So I've been choosing the most depressive songs for myself for several months now. Songs of hope, songs of love, you know. Then there's one that gave me particular chills for so long, a song of love, seemingly, I did hate something about the lyrics and the title, there was something disgusting even, but I overlooked that -blatantly- because life is imperfect, this they always say; sometimes I even take that as proof of things being right.
Until today finally I'm ready to search for the lyrics, to take a closer look at what it says, because you know, there's one or two words that I'm not sure about.
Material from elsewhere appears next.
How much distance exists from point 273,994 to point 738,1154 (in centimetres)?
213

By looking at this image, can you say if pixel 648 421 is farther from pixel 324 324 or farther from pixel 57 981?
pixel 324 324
I think to myself, as I'm searching through Google, that this may just be a sign of me being able to let go. And I am even thrilled, of course I do know it's a lie, who doesn't enjoy a silly little lie to oneself every now and then. Did I mention? This particular word doesn't make sense in the lyrics of the song, the "lie", so I'm looking forward to clarify that. Well it turns out this song is not about love, but quite the opposite. Go figure, the word lie is making tripple sense now rather than none.
I have effectively made a fool of myself -to myself only- for four months, and would not find out if I hadn't just googled it. Now think about the meaning I was giving to this song, how it rippled into me, how it made me hopeful. So now what I'm thinking is, what if none of it was true. Not just the song, but my experiences, my own meanings, my own fears, my regrets. Well, if it were that way, I would be forced to be happy, wouldn't I?
PS: Speaking of lies, would I even want to ever let go?